Data provided:
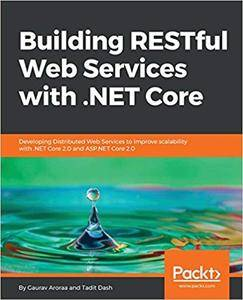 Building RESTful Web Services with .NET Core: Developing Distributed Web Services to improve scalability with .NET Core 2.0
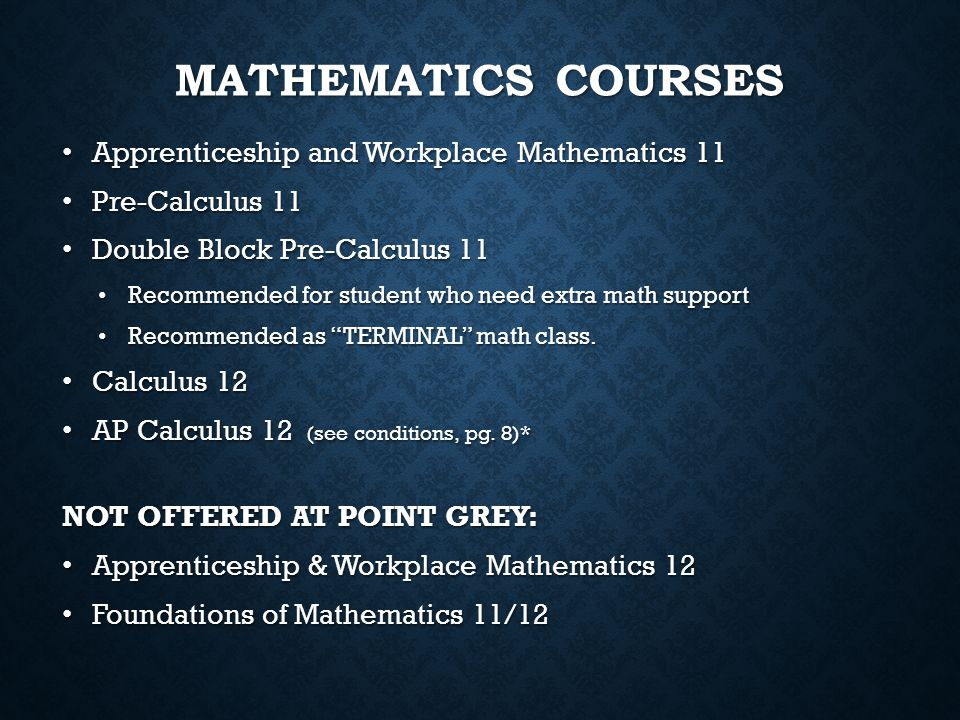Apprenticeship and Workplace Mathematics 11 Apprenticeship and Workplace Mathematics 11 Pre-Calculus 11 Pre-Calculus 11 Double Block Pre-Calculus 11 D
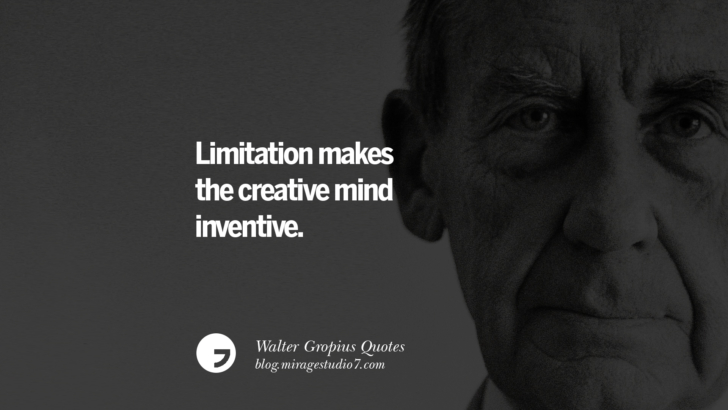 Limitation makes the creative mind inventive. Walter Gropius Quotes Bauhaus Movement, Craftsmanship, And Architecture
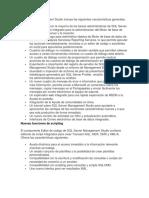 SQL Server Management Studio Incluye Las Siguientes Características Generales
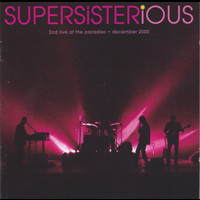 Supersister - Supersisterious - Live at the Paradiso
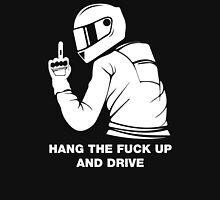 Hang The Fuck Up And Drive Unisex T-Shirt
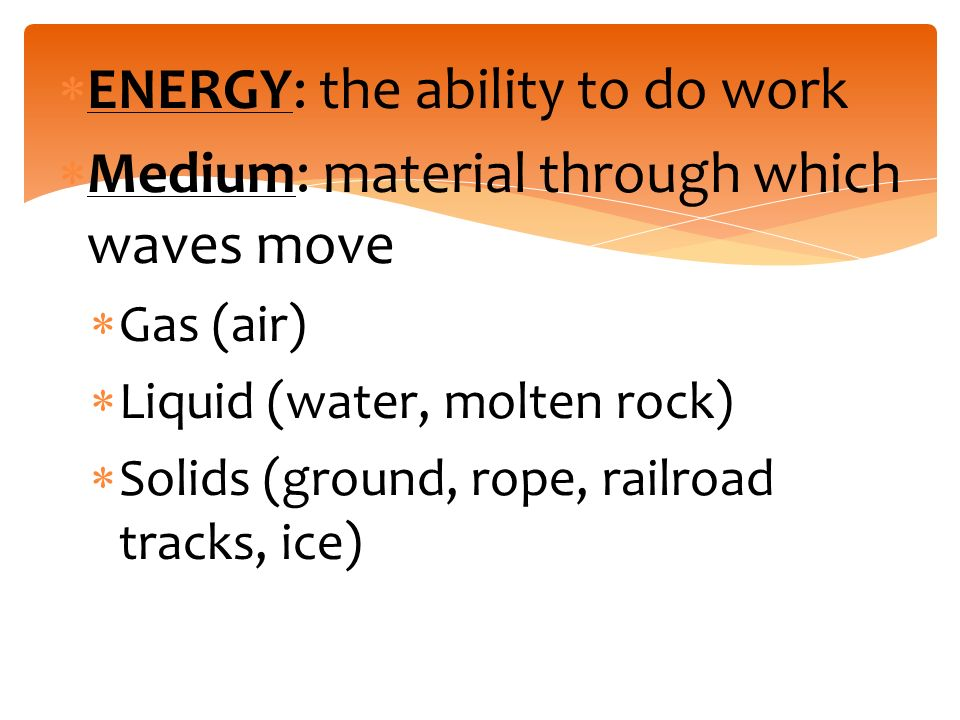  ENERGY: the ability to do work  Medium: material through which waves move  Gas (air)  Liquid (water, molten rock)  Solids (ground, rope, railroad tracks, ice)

==

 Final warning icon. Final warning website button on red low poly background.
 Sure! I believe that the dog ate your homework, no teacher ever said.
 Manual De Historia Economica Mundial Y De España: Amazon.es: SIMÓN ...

Problem to work on: Exact copy, no pictures. Write out the lines in the entries above, starting with the line with "Hang The Fuck Up And Drive Unisex T-Shirt" and going on through the line with "railroad tracks, ice)", keeping both.

Response:
 Hang The Fuck Up And Drive Unisex T-Shirt
  ENERGY: the ability to do work  Medium: material through which waves move  Gas (air)  Liquid (water, molten rock)  Solids (ground, rope, railroad tracks, ice)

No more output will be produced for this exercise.